Pai de outra participante da pesquisa, Diego Ferreira Aquino, diz que a filha, de quatro anos, não participou de todo o teste na sexta-feira, porque tem dificuldades para interagir com pessoas que ela não conhece.
– Nós sempre nos preocupamos com educar a nossa filha com atenção, sem deixá-la muito tempo nas telas. A gente interage muito com ela, incentivamos a fazer atividades físicas. A maior dificuldade é na relação interpessoal – pontua o servidor público.
Para Diego, o estudo pode gerar um panorama importante do desenvolvimento das crianças.

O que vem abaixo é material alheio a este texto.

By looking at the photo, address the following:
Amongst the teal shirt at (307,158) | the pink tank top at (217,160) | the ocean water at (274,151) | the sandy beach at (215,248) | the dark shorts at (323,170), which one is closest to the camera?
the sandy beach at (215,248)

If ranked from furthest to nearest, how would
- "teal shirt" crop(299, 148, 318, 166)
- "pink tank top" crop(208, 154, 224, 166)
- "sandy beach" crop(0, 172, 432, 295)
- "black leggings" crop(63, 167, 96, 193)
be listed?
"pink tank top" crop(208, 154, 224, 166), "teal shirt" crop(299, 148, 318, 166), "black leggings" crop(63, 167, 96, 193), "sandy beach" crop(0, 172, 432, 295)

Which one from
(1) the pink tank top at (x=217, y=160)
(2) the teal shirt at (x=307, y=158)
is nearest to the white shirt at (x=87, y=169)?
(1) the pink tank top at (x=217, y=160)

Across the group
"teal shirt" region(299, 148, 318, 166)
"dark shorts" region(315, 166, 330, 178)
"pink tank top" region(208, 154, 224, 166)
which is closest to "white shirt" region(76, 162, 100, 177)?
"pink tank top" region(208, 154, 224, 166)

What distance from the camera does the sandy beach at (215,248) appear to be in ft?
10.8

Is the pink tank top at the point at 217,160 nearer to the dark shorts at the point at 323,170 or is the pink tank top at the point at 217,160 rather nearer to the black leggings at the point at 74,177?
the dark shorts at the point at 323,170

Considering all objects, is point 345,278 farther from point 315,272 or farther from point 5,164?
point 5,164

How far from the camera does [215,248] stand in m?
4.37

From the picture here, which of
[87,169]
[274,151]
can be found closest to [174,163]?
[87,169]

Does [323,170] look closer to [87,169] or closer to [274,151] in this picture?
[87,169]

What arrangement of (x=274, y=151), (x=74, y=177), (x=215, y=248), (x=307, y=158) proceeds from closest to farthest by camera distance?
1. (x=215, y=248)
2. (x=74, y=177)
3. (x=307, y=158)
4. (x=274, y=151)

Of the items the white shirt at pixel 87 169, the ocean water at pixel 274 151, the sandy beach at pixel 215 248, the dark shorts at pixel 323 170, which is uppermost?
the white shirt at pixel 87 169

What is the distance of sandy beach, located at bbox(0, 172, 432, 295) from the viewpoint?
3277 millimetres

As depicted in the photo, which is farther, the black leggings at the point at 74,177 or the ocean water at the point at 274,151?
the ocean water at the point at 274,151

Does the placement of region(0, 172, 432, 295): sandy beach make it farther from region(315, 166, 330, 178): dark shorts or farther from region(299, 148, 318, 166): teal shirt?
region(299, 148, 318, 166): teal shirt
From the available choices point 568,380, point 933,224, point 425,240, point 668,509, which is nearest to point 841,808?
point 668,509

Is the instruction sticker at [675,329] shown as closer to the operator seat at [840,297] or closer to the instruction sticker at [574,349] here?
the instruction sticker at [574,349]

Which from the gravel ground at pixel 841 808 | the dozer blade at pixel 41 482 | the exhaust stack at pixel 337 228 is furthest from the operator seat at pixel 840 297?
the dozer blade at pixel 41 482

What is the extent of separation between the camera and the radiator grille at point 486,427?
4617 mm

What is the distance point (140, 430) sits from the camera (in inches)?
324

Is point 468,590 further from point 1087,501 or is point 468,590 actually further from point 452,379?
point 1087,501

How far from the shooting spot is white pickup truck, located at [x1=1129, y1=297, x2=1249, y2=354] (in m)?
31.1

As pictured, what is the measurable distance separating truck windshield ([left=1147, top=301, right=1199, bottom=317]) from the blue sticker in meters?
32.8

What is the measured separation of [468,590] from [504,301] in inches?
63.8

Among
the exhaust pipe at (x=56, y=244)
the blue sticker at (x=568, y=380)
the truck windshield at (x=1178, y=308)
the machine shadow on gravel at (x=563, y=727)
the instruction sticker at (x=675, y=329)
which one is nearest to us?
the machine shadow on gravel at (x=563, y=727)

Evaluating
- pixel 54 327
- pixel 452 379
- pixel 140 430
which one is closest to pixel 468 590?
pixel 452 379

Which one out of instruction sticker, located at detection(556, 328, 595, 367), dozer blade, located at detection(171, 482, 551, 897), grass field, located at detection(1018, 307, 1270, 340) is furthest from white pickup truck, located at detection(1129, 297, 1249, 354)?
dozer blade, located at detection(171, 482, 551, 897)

– O sedentarismo e até uma dificuldade no peso acaba sendo um reflexo da pandemia, então mapear isso é bem importante para incentivar as crianças a se exercitarem, de forma mais lúdica, e também como forma de orientar os pais – observa o pai.
Segundo a diretora da Escola Vó Babali, Geise Ortiz, em torno de 100 crianças participarão do projeto na instituição de ensino. Por enquanto, aprovou a experiência.

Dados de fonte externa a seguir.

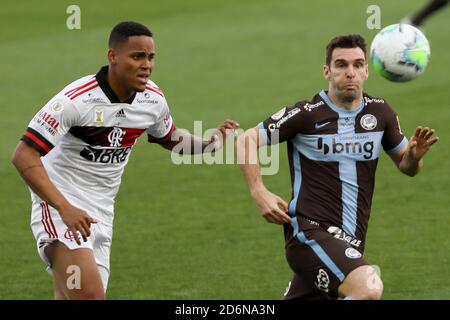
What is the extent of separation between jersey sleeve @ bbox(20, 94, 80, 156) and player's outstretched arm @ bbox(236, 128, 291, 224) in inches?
48.6

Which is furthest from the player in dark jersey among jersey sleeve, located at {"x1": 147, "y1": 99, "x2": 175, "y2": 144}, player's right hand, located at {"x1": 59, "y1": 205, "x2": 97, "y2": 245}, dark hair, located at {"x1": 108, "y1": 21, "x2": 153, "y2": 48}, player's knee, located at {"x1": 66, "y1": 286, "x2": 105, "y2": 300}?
player's knee, located at {"x1": 66, "y1": 286, "x2": 105, "y2": 300}

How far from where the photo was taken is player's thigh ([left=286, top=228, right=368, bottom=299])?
775cm

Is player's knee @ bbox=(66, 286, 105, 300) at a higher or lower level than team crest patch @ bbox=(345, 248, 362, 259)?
lower

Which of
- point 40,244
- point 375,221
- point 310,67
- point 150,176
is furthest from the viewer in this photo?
point 310,67

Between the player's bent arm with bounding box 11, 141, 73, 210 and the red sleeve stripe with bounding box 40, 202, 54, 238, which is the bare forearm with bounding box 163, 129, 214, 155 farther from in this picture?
the player's bent arm with bounding box 11, 141, 73, 210

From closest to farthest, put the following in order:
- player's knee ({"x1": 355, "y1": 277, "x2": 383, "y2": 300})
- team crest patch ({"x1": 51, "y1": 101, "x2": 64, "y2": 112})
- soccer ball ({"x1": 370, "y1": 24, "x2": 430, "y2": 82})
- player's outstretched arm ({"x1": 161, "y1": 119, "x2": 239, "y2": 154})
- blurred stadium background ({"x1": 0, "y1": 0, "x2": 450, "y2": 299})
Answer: player's knee ({"x1": 355, "y1": 277, "x2": 383, "y2": 300}) < team crest patch ({"x1": 51, "y1": 101, "x2": 64, "y2": 112}) < soccer ball ({"x1": 370, "y1": 24, "x2": 430, "y2": 82}) < player's outstretched arm ({"x1": 161, "y1": 119, "x2": 239, "y2": 154}) < blurred stadium background ({"x1": 0, "y1": 0, "x2": 450, "y2": 299})

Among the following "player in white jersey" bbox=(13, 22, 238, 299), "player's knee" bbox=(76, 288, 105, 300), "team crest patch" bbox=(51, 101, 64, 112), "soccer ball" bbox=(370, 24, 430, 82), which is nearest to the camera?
"player's knee" bbox=(76, 288, 105, 300)

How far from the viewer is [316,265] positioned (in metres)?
7.91

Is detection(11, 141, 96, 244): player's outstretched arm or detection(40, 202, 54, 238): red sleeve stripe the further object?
detection(40, 202, 54, 238): red sleeve stripe

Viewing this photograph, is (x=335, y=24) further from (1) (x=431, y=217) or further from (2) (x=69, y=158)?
(2) (x=69, y=158)

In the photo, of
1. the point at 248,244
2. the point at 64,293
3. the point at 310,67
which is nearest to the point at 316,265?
the point at 64,293

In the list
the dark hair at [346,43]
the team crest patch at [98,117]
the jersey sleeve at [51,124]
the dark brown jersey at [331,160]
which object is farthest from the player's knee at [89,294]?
the dark hair at [346,43]

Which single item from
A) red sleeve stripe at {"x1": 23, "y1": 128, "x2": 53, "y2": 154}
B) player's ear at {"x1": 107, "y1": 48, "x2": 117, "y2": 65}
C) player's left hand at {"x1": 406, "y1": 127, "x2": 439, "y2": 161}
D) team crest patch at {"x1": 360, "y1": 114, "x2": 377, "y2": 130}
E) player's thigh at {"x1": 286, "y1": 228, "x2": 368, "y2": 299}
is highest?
player's ear at {"x1": 107, "y1": 48, "x2": 117, "y2": 65}

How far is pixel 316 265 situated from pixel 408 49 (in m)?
1.93
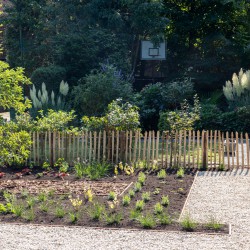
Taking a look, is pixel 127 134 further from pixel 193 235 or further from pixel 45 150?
pixel 193 235

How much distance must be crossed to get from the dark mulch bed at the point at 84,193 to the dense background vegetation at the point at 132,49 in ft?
27.5

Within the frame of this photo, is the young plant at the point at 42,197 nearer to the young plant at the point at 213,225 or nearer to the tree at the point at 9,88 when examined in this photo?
the tree at the point at 9,88

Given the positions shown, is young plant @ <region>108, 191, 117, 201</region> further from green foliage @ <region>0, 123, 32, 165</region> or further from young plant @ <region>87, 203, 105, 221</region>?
green foliage @ <region>0, 123, 32, 165</region>

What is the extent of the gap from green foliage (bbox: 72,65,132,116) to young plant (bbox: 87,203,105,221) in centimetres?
1191

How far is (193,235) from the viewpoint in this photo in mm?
8953

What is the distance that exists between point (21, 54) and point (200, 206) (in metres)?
21.1

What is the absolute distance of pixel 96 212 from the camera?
10.1m

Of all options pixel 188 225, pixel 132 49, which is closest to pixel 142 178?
pixel 188 225

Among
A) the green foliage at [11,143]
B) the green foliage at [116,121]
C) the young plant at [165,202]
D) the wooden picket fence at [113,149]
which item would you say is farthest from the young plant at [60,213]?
the green foliage at [116,121]

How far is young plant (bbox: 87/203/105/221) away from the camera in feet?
33.0

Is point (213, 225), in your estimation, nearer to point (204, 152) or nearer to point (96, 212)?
point (96, 212)

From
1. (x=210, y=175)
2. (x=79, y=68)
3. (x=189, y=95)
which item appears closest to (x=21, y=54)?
(x=79, y=68)

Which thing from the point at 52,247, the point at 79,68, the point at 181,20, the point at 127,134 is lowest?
the point at 52,247

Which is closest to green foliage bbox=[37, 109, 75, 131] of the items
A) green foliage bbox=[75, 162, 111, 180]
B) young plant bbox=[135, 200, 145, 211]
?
green foliage bbox=[75, 162, 111, 180]
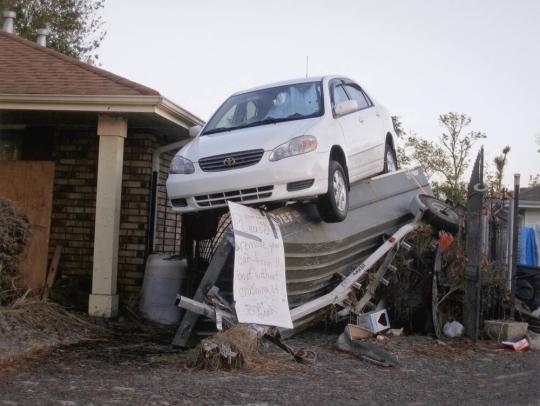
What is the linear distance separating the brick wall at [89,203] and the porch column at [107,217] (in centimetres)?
56

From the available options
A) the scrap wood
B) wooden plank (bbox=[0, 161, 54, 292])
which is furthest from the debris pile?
the scrap wood

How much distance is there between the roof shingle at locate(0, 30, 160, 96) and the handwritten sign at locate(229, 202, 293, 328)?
2.75 m

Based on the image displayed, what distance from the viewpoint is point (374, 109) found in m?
9.83

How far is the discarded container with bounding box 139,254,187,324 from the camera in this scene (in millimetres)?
8656

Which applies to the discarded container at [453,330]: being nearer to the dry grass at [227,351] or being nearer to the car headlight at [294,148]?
the car headlight at [294,148]

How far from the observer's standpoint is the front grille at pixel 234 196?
709 centimetres

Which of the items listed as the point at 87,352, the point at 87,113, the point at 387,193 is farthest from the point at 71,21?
the point at 87,352

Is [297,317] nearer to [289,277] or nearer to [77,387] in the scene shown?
[289,277]

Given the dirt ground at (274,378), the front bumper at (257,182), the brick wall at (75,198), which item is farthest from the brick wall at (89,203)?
the front bumper at (257,182)

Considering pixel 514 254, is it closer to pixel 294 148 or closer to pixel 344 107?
pixel 344 107

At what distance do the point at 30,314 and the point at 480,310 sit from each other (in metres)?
5.41

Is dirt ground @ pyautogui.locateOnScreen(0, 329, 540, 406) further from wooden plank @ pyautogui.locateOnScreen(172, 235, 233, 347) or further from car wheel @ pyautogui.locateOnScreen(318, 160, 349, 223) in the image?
car wheel @ pyautogui.locateOnScreen(318, 160, 349, 223)

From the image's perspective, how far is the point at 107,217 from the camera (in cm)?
884

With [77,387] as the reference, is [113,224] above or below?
above
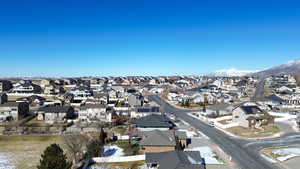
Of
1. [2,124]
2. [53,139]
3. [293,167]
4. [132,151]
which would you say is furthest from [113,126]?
[293,167]

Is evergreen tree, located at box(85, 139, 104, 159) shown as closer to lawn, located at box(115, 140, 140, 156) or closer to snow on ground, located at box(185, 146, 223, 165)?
lawn, located at box(115, 140, 140, 156)

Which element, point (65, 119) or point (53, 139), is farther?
point (65, 119)

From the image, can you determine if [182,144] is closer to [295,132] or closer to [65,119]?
[295,132]

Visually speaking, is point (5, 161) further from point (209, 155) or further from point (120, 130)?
point (209, 155)

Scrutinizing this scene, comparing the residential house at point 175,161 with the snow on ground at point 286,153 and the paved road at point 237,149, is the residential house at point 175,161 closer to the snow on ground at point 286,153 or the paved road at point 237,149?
the paved road at point 237,149

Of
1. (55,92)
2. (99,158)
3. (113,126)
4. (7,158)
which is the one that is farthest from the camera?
(55,92)

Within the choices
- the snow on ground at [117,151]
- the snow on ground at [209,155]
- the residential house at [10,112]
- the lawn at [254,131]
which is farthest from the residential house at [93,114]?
the lawn at [254,131]
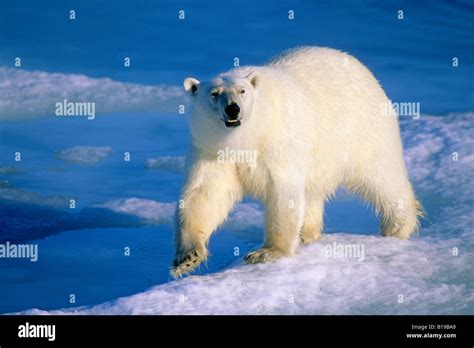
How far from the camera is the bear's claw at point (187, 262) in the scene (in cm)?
727

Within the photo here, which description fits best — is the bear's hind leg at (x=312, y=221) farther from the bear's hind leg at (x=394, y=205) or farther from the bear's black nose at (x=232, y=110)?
the bear's black nose at (x=232, y=110)

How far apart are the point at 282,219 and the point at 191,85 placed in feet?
4.56

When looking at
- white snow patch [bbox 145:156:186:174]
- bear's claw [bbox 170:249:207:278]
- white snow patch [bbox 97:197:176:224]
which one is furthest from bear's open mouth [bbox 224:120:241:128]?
white snow patch [bbox 145:156:186:174]

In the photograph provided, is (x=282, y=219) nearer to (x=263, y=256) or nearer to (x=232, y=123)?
(x=263, y=256)

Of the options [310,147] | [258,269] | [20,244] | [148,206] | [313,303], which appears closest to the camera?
[313,303]

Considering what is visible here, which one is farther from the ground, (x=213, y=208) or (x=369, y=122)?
(x=369, y=122)

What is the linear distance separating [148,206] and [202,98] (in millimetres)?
4468

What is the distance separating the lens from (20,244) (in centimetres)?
1028

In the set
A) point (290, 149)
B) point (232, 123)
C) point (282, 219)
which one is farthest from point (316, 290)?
point (232, 123)

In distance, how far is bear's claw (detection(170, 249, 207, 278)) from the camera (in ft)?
23.8

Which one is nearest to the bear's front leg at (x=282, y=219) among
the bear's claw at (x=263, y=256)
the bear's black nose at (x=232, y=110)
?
the bear's claw at (x=263, y=256)
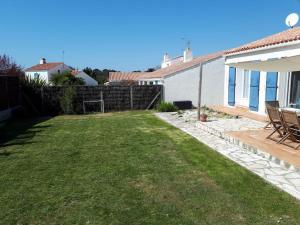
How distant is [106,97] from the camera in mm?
21453

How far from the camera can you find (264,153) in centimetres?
786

– Ficamos bem felizes por fazer parte de um projeto tão grande como esse, de cunho mundial, e de podermos servir de campo empírico para a universidade também. Isso certamente vai trazer frutos para esta e outras gerações – avalia Geise, que conta com uma horta na escola com temperos, tomate e outras frutas, a fim de incentivar a alimentação saudável, e com materiais de psicomotricidade.
Secretário Adjunto de Esporte e Lazer de Canoas, Jerson Cunha entende que o projeto colabora com o que o município pretende construir em termos de trabalho corporal com as crianças:
– É uma oportunidade em que todos ganham: nossas crianças ganham em qualidade de vida e ainda contribuímos do ponto de vista acadêmico, com as informações mapeadas ali.
A prefeitura de Canoas tem investido na ampliação da oferta de atividades físicas para estudantes de Educação Infantil e Ensino Fundamental, por meio do projeto Atleta Cidadão do Futuro. A proposta é oferecer diferentes modalidades de exercícios no contraturno escolar. Por enquanto, 10 das 44 escolas municipais participam do programa. O objetivo é ampliar para 32 até o final do ano que vem.